[from Edward Field's After the Fall: poems old and new, University of Pittsburgh, 2007]
Giant Pacific Octopus
I live with a Giant Pacific Octopus:
he settles himself down beside me on the couch in the evening.
With two arms he holds a book
that he reads with his single eye:
he wears a pair of glasses over it for reading.
Two more arms go walking over to the sideboard across the room
where the crackers and cheese spread he loves are,
and they send back endless canapés, like a conveyor belt.
While his mouth is drooling and chomping,
another arm comes over and gropes me lightly:
it is like a breeze on my balls, that sweet tentacle.
Other arms start slipping around my body under my clothes,
they wiggle right in, one around my waist,
and all over, and down the crack of my ass.
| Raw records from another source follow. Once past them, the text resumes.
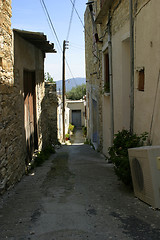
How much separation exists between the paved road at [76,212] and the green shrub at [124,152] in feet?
0.91

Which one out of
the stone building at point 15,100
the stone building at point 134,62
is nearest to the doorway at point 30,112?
the stone building at point 15,100

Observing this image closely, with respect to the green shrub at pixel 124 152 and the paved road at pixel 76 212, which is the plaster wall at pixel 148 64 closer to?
the green shrub at pixel 124 152

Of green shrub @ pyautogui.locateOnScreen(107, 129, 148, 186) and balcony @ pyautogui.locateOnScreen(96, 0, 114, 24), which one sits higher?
balcony @ pyautogui.locateOnScreen(96, 0, 114, 24)

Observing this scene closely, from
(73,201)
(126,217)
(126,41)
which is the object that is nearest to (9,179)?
(73,201)

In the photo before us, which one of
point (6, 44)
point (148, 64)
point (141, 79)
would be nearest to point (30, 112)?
point (6, 44)

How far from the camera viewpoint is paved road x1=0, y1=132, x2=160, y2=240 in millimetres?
3023

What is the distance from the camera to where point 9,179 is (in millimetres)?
4941

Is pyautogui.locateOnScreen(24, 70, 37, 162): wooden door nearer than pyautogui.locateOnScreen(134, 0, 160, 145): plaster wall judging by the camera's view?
No

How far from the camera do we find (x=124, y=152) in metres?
4.87

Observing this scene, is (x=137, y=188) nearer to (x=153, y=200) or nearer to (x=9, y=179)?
(x=153, y=200)

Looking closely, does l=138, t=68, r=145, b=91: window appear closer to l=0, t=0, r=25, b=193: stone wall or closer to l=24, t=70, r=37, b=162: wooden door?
l=0, t=0, r=25, b=193: stone wall

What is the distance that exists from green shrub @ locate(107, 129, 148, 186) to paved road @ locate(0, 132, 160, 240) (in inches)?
11.0

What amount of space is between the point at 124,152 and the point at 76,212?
1.58 m

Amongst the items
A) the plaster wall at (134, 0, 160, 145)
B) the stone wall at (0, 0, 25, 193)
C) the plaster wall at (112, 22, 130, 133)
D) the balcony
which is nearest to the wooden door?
the stone wall at (0, 0, 25, 193)
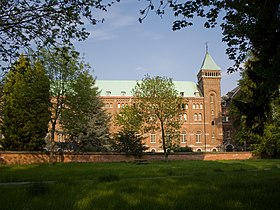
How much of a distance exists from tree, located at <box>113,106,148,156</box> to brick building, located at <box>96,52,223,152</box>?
104 ft

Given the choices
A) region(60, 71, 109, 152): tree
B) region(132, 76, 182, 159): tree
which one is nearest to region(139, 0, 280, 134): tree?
region(60, 71, 109, 152): tree

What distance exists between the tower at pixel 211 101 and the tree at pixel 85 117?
36.2 m

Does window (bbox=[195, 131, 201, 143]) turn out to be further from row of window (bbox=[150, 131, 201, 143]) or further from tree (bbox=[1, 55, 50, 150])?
tree (bbox=[1, 55, 50, 150])

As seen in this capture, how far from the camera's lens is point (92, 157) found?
33375mm

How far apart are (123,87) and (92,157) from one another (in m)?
44.5

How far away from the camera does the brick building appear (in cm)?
7169

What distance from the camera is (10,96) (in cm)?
3266

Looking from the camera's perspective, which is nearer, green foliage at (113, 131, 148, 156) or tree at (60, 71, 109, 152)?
tree at (60, 71, 109, 152)

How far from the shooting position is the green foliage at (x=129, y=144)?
1406 inches

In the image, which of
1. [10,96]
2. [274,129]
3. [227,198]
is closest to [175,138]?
[274,129]

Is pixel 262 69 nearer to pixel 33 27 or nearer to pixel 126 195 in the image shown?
pixel 126 195

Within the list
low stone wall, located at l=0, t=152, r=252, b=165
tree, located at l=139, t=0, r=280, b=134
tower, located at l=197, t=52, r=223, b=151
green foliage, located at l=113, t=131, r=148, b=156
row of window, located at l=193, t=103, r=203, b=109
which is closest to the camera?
tree, located at l=139, t=0, r=280, b=134

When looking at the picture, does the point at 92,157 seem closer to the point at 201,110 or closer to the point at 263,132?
the point at 263,132

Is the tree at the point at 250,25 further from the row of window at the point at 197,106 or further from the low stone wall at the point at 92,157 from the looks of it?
the row of window at the point at 197,106
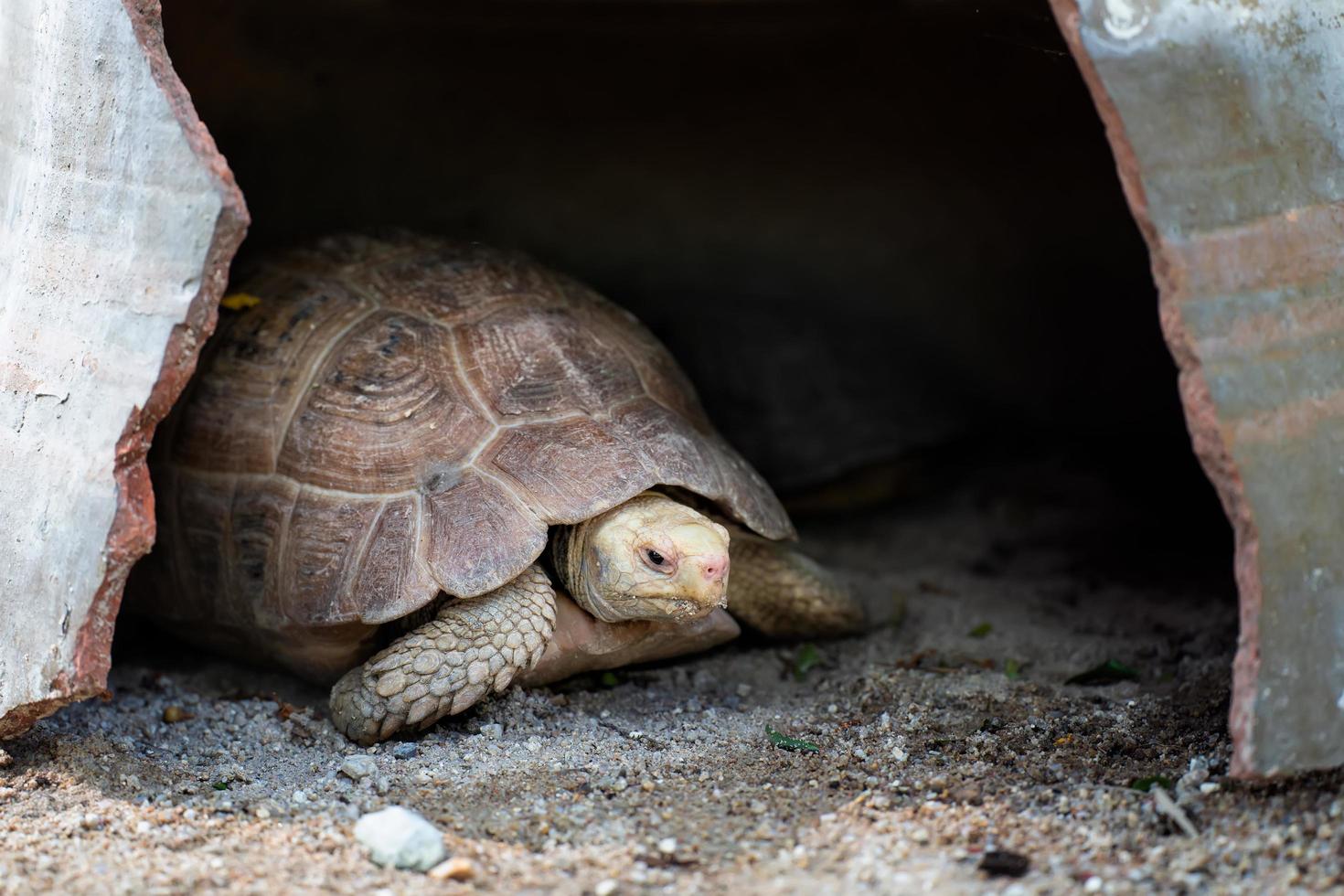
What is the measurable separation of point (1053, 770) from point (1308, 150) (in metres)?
1.28

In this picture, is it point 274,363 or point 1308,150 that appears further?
point 274,363

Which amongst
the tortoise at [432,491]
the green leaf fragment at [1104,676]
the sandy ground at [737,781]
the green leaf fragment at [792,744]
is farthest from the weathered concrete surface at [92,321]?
the green leaf fragment at [1104,676]

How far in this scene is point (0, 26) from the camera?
2.65 m

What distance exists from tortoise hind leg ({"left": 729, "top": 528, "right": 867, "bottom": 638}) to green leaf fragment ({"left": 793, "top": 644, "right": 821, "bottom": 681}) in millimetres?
58

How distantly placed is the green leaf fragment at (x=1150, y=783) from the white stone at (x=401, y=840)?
4.28 ft

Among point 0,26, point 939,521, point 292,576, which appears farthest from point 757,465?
point 0,26

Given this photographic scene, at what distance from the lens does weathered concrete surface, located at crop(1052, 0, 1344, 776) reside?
2.08m

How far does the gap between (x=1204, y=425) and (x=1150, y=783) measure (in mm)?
→ 726

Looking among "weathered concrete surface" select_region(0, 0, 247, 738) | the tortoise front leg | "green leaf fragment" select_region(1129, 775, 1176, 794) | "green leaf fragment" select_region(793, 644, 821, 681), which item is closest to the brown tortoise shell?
the tortoise front leg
I am drawn into his midst where his hot mouth waits for kisses,
and I kiss him and make him into a boy
as all Giant Pacific Octopuses are really
when you take them into your arms.
All their arms fluttering around you
become everywhere sensations of pleasure.
So, his sweet eye looks at me and his little mouth kisses me
and I swear he has the body of a Greek god,
my Giant Pacific Octopus boychik.
So this was what was in store
when I first saw him in the aquarium
huddled miserably on the rock
ignoring the feast of live crabs
they put in his windowed swimming pool.
You take a creature like that, who needs love,
who is a mess when you meet
but who can open up like a flower with petal arms waving around --
a beauty --
and it is a total pleasure to have him around,
even collapsible as he is like a big toy,
for as long as he will stay, one night or a lifetime,
for as long as god will let you have him.